• _Excerpted passage_:
◆ ◆ ◆ ◆ ◆
CCD-world: Red-sensitive CCDs with skinny pixels
Don Groom
deg at mh1.lbl.gov
Thu Apr 20 14:49:30 CLT 2000
The following was posted to CCD-world:
Dear Scott Sutherland,
> I have an upcoming project and I am looking
> for a linear CCD with 5-10 um pixels, a 25-30 mm
> width, and a pixel height of at least 200 um.
What do you mean by pixel height? a (5-10) x 200 um^2 pixel, or a
depletion depth of 200 um?
> I need decent red and NIR sensitivity over
> the region 800-1050 nm (at least 5% at 1000 nm,
> preferably closer to 10).
You can have considerably better IR response with 200 um depletion--above
50% at 1000 um, for example. See our SPIE 3649, 80-90 (1999) paper on the
QE of CCDs of various thicknesses. It's also on our web page ccd.lbl.gov
> Back thinned, back illuminated would be even nicer.
There are a lot of tradeoffs. To take advantage of small pixels, you need
a small PSF contribution from lateral diffusion in the CCD. With a 200 um
thick CCD depleted all the way to the back and with a high bias voltage,
diffusion itself will contribute 6--8 um rms. If there is a field-free
region, then it will probably dominate the PSF, contributing an rms width
exactly equal to the field-free thickness. Back-illuminated thin CCDs
usually show fringing in the red.
◆ ◆ ◆ ◆ ◆
• _Extracted data_:
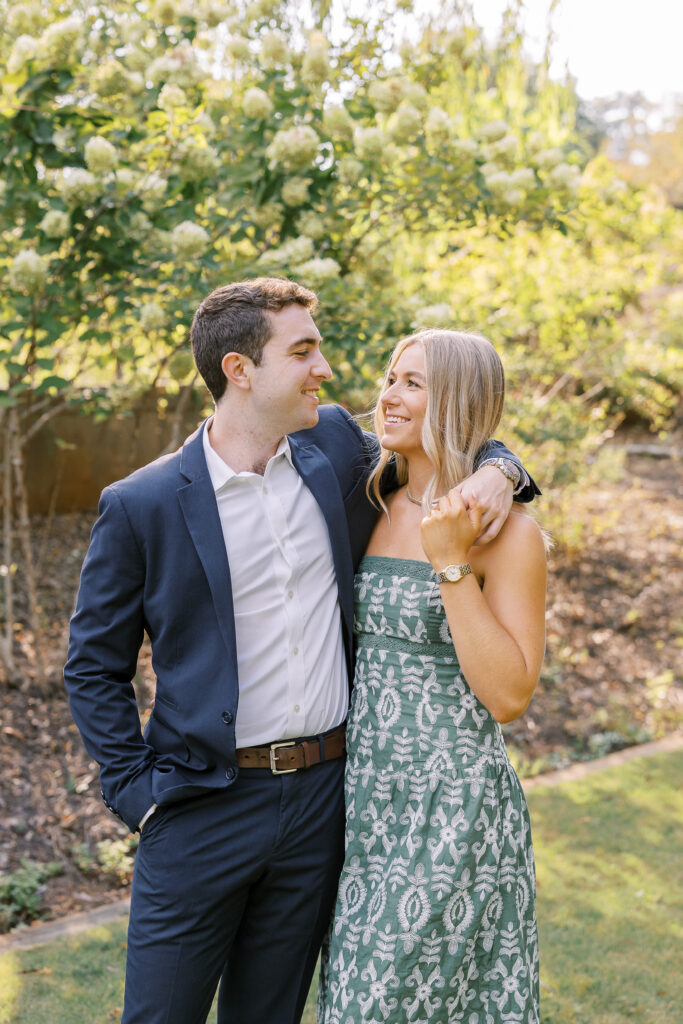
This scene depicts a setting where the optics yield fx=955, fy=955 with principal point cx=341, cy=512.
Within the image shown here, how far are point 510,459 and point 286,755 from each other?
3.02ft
◆ ◆ ◆ ◆ ◆
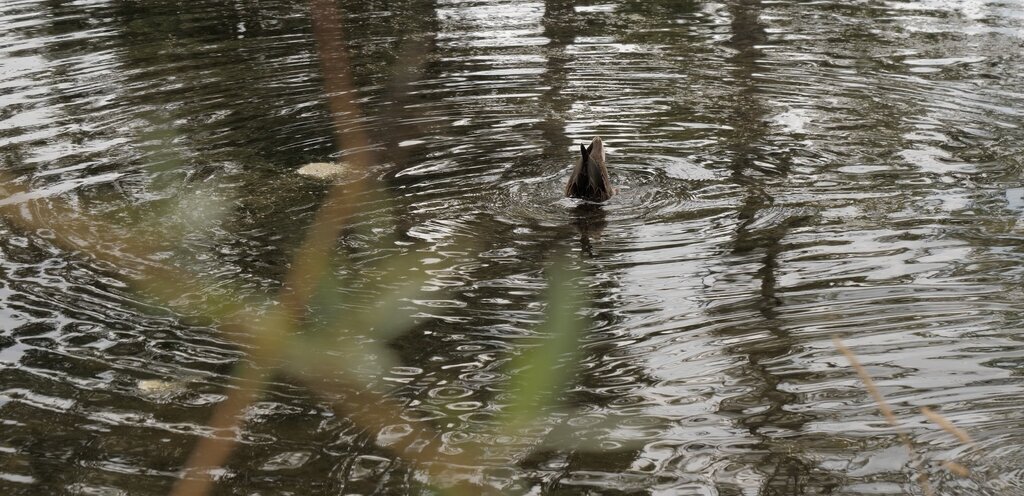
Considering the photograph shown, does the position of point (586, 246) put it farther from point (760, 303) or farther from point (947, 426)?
◆ ◆ ◆ ◆ ◆
• _Directives_:
• a. In the CCD post, how much rms does diffusion itself contribute in a 200 um thick CCD depleted all the way to the back with a high bias voltage?
• b. Please pick up the CCD post after its final sentence and extend it.
The entries serve no purpose here.

• _Written responses_:
• a. 6–8 um rms.

• b.
For red and NIR I don't think it matters much if it is back illuminated,
except that the IR coating can then be optimized. But if it is thinned to
the usual 20 um the NIR reaches the numbers you target, and I know of no
case in which the ff region does not contribute enough to the PSF that
there is no point in 5 or even 10 um pixels. As far as I know the new SITe
UV-B optimized CCDs beat the PSF problem (10 um thick) but lose on the QE.
The Lincoln Labs high-resistivity chips (40 um sensitive region)
significantly extend the red response, but I would expect a diffusion PSF
contribution large enough that there is no point your small pixel width
(Barry Burke can correct me.) Our developmental CCDs have a 300 um
depleted region and no ff region, but also have a diffusion contribution
of 6--8 um to the PSF, depending on the bias voltage. (See our ESO ODT
99 paper, also on the web page. Steve Holland has recently significantly
extended this analysis, to be published.)
--Don
-|--|--|--|--|--|--|--|--|--|--|--|--|--|--|--|--|--|--|--|--|--|--|--|-
Don Groom deg at lbl.gov (Particle Data Group, Supernova Cosmology Project)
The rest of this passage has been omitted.